### Requirement:
Convert the data, starting with the line that contains "Looking at both" and going on through the last line, into a Markdown table with the columns No. and Line. Give each line its own row, number the rows in order, and skip blank lines.

▼▼▼

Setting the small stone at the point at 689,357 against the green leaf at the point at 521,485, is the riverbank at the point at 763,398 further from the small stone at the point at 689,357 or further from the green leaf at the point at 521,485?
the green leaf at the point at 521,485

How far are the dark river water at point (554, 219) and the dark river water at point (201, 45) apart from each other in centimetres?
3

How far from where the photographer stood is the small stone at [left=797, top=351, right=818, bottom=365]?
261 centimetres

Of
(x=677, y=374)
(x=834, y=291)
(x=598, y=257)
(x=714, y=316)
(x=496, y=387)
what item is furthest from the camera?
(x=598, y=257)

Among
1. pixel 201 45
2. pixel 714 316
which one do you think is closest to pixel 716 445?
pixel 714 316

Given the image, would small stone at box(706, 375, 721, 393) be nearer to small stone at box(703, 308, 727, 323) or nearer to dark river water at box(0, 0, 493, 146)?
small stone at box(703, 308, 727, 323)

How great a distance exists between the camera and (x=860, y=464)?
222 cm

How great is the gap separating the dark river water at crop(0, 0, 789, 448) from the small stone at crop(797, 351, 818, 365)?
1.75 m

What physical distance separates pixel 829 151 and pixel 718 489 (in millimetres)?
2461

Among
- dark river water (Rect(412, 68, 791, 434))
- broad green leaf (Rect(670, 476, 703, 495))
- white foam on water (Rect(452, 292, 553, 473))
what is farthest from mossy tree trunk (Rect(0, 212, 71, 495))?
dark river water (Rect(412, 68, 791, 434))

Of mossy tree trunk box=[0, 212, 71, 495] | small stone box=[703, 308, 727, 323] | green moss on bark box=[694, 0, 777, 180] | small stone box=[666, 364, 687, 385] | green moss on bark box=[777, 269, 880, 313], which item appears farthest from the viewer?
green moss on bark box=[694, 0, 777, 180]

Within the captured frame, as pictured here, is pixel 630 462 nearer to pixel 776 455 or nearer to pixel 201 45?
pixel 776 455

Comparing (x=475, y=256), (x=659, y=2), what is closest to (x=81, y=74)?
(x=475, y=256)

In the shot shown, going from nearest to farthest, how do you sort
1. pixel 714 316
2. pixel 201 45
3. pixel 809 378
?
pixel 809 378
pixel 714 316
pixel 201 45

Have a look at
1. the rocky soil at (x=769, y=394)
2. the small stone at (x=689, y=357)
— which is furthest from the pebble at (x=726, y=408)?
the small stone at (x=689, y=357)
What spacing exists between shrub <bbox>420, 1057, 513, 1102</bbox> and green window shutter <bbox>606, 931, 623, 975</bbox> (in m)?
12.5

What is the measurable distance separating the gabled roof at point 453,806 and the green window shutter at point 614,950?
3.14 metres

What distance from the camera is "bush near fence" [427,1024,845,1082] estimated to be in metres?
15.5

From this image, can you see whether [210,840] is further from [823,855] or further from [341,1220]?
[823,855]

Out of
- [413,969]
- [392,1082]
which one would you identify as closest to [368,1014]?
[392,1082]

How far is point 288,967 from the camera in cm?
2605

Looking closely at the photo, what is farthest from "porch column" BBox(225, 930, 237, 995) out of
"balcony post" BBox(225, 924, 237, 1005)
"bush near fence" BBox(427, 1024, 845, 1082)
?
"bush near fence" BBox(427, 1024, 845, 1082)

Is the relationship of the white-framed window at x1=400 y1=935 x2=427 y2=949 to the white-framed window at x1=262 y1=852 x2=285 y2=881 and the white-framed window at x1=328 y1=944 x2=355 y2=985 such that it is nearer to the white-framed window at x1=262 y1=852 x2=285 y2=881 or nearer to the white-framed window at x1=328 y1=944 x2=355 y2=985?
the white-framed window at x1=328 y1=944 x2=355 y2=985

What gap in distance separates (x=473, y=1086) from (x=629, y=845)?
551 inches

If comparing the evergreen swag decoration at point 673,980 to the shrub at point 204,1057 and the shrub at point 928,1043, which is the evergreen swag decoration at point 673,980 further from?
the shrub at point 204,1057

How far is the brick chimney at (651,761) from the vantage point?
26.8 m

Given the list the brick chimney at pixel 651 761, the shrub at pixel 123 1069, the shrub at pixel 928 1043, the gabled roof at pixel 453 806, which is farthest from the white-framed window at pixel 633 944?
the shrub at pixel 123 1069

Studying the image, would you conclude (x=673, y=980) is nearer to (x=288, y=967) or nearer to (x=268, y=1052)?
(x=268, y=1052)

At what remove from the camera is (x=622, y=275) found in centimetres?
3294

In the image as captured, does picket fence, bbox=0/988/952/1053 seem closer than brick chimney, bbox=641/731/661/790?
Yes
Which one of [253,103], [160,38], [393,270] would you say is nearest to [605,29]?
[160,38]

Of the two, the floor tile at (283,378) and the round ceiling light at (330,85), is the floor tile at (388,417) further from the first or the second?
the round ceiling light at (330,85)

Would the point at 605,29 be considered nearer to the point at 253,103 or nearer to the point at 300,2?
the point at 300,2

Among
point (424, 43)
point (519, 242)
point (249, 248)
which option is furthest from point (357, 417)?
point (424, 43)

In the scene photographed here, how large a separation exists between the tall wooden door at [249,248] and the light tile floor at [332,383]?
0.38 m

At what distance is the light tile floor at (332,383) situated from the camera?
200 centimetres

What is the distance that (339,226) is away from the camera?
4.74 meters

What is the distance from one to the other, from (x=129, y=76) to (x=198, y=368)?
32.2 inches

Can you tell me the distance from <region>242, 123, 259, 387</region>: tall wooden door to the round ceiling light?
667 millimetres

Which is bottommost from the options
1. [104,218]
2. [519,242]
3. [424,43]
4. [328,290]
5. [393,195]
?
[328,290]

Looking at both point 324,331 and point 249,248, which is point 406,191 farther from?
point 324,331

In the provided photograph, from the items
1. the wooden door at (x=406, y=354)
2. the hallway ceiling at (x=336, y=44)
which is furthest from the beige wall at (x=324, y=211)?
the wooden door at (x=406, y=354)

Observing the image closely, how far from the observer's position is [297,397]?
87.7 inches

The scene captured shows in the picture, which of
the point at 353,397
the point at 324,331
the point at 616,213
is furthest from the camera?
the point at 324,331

▲▲▲

### Output:
| No. | Line |
|---|---|
| 1 | Looking at both point 324,331 and point 249,248, which is point 406,191 farther from? |
| 2 | point 324,331 |
| 3 | In the provided photograph, from the items |
| 4 | 1. the wooden door at (x=406, y=354) |
| 5 | 2. the hallway ceiling at (x=336, y=44) |
| 6 | which is furthest from the beige wall at (x=324, y=211)? |
| 7 | the wooden door at (x=406, y=354) |
| 8 | Observing the image closely, how far from the observer's position is [297,397]? |
| 9 | 87.7 inches |
| 10 | The scene captured shows in the picture, which of |
| 11 | the point at 353,397 |
| 12 | the point at 324,331 |
| 13 | the point at 616,213 |
| 14 | is furthest from the camera? |
| 15 | the point at 324,331 |